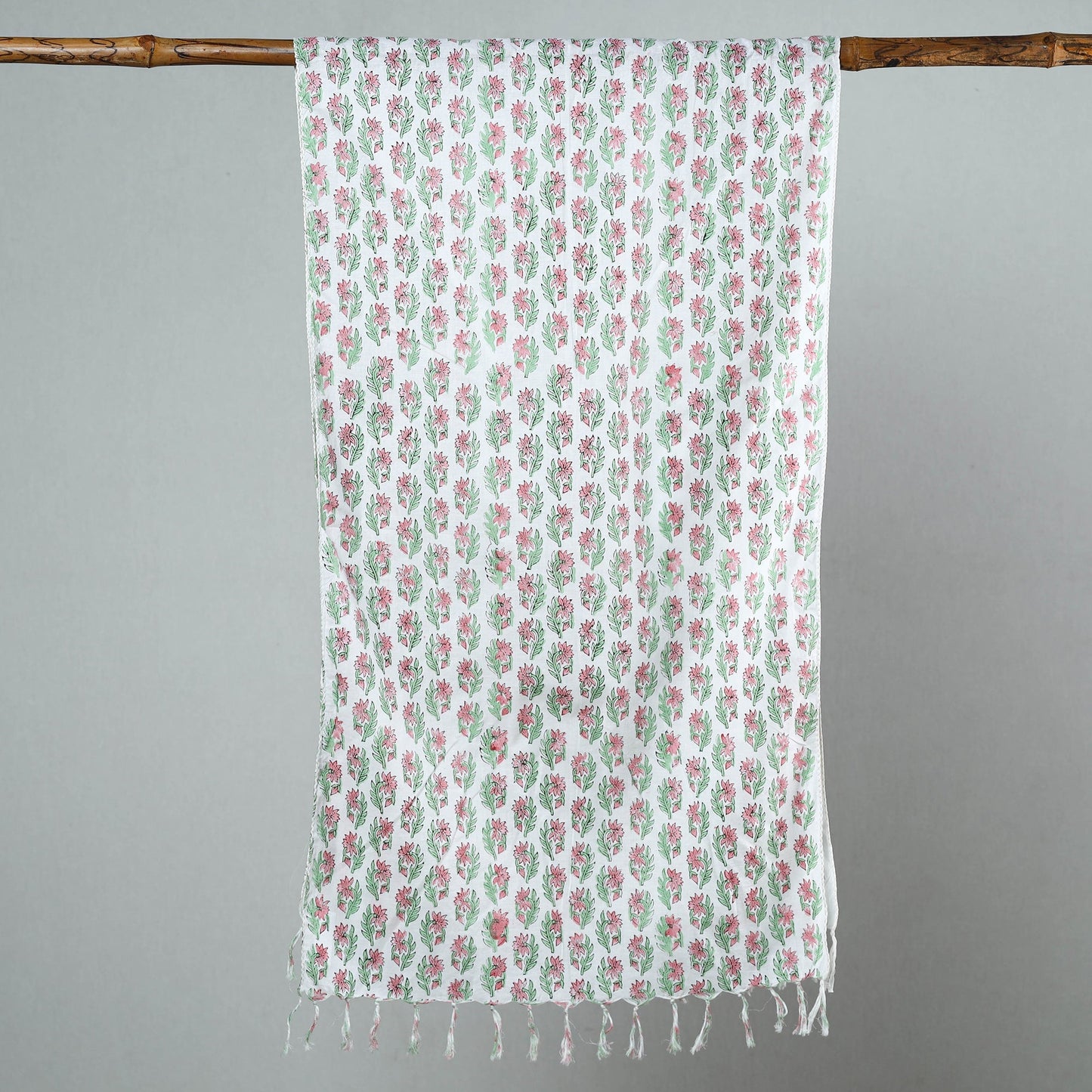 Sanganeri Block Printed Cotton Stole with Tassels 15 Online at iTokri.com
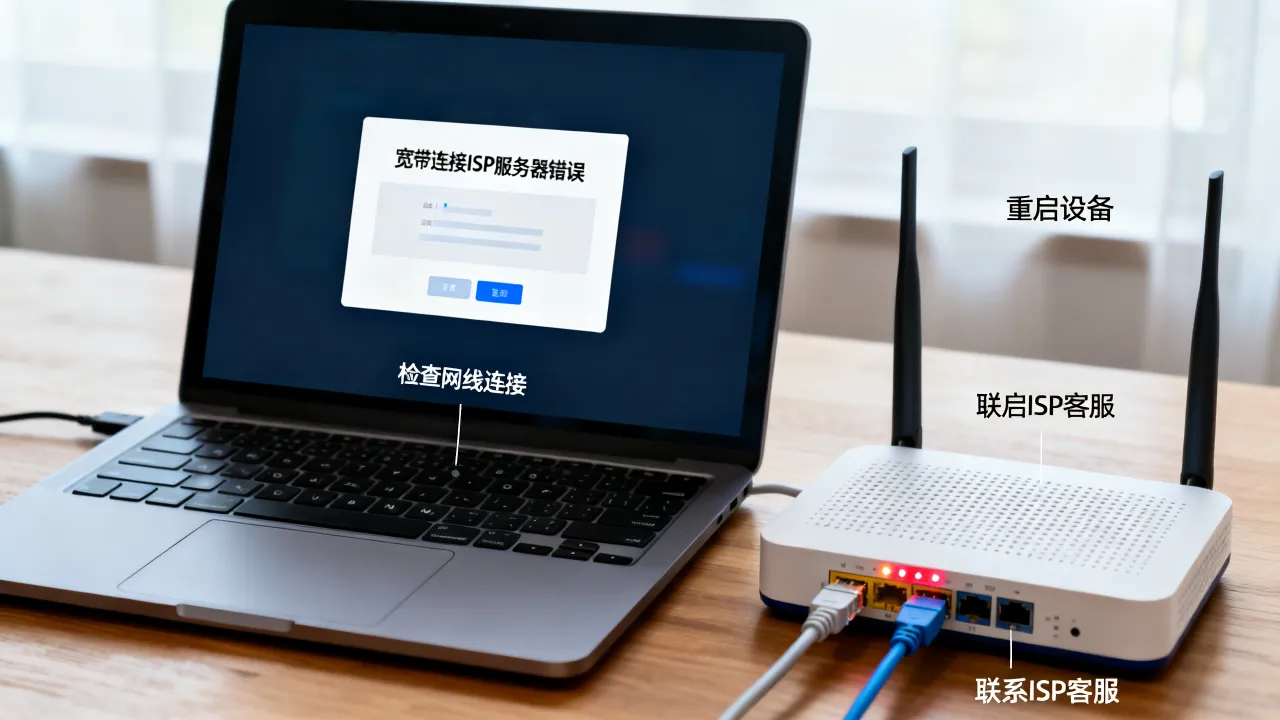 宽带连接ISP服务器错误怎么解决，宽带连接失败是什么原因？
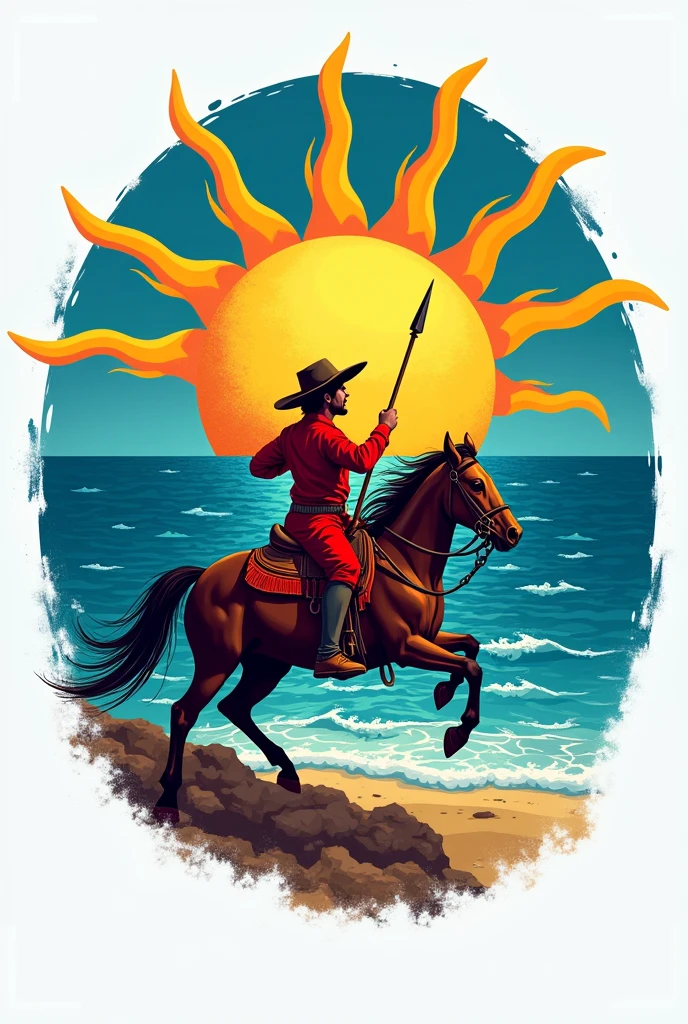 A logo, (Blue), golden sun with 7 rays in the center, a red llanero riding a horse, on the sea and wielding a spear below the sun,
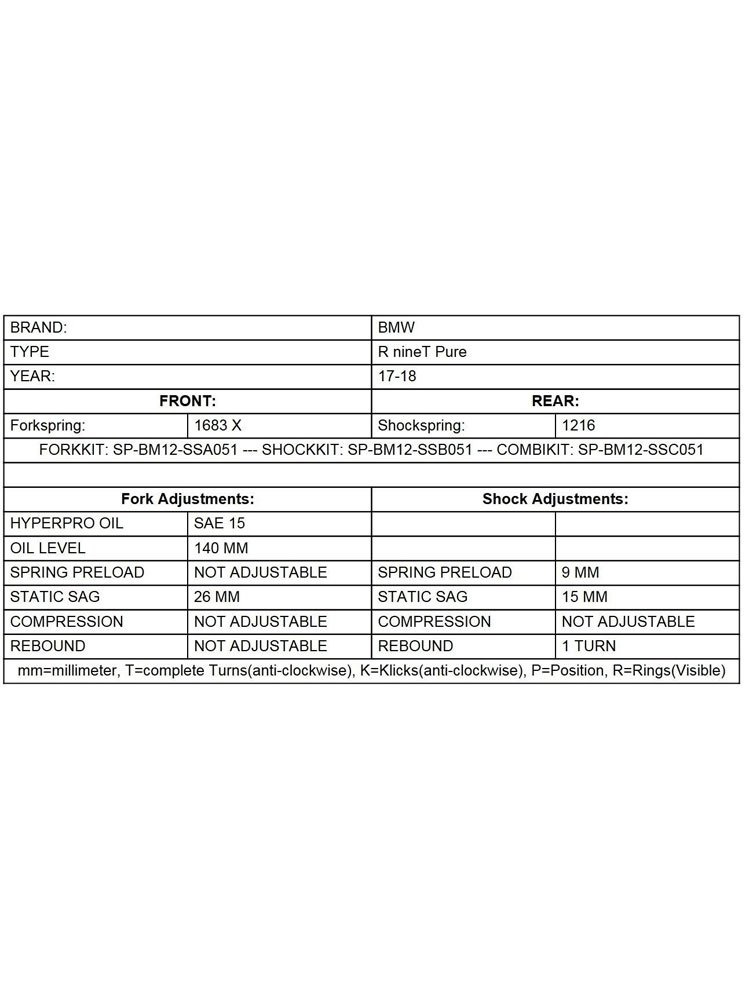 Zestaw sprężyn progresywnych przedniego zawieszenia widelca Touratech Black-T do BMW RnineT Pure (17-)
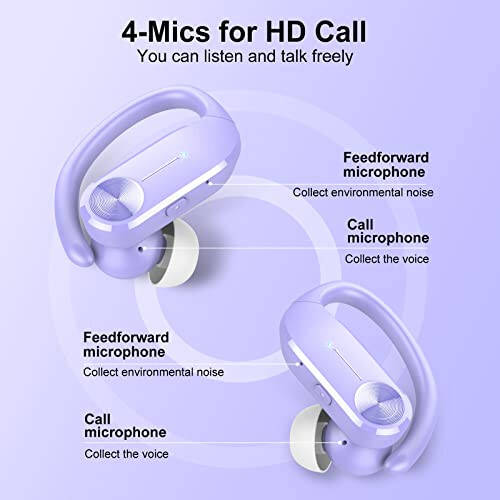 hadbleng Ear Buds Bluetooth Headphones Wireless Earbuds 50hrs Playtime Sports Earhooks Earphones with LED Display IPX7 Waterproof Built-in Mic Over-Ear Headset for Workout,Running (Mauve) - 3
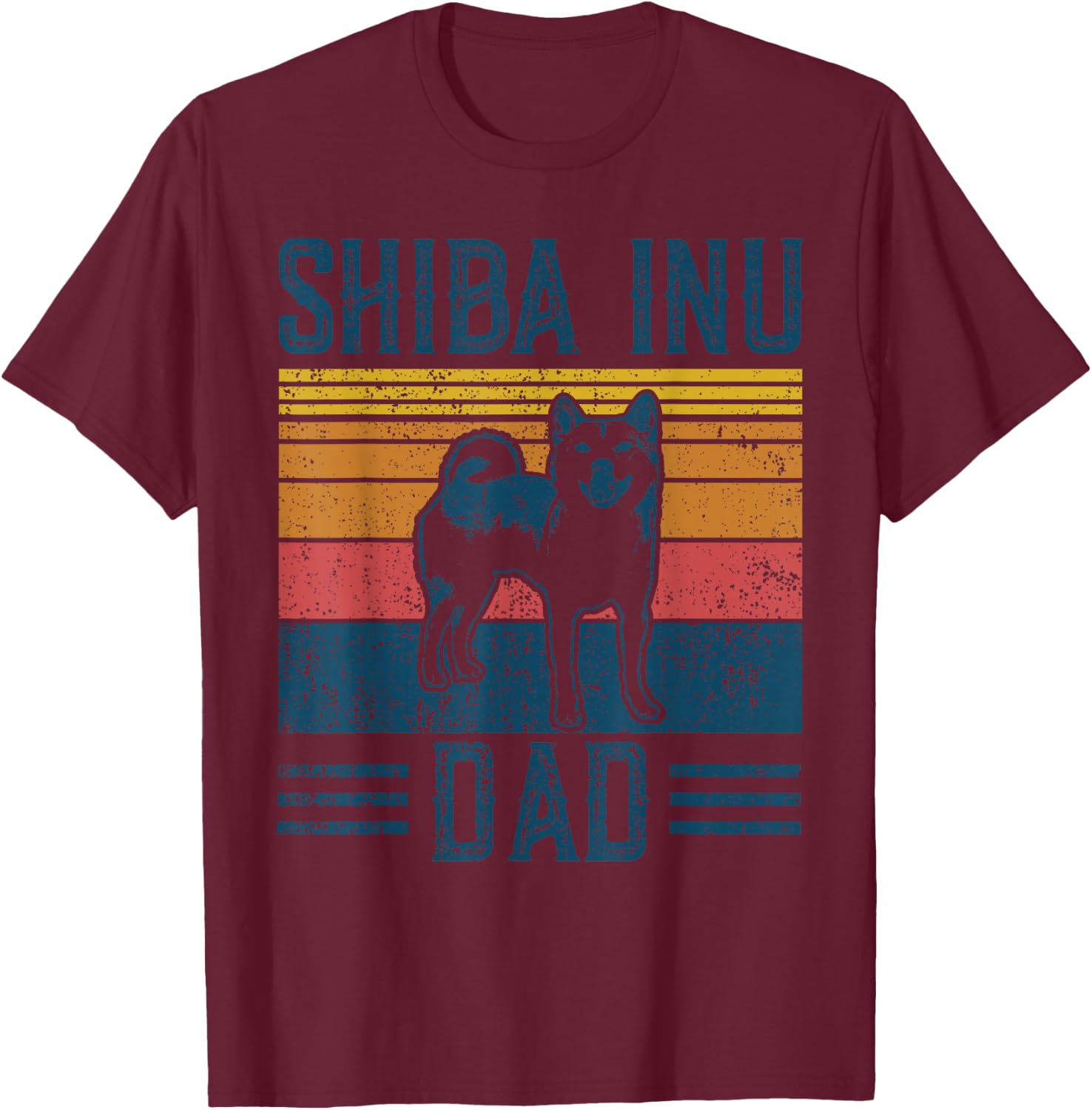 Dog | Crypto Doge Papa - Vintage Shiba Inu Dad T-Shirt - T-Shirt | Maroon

_What you need to do_
Skip the pictures and give the entries above again word for word.

_Output of the task_
 Sanganeri Block Printed Cotton Stole with Tassels 15 Online at iTokri.com
 宽带连接ISP服务器错误怎么解决，宽带连接失败是什么原因？
 A logo, (Blue), golden sun with 7 rays in the center, a red llanero riding a horse, on the sea and wielding a spear below the sun,
 Zestaw sprężyn progresywnych przedniego zawieszenia widelca Touratech Black-T do BMW RnineT Pure (17-)
 hadbleng Ear Buds Bluetooth Headphones Wireless Earbuds 50hrs Playtime Sports Earhooks Earphones with LED Display IPX7 Waterproof Built-in Mic Over-Ear Headset for Workout,Running (Mauve) - 3
 Dog | Crypto Doge Papa - Vintage Shiba Inu Dad T-Shirt - T-Shirt | Maroon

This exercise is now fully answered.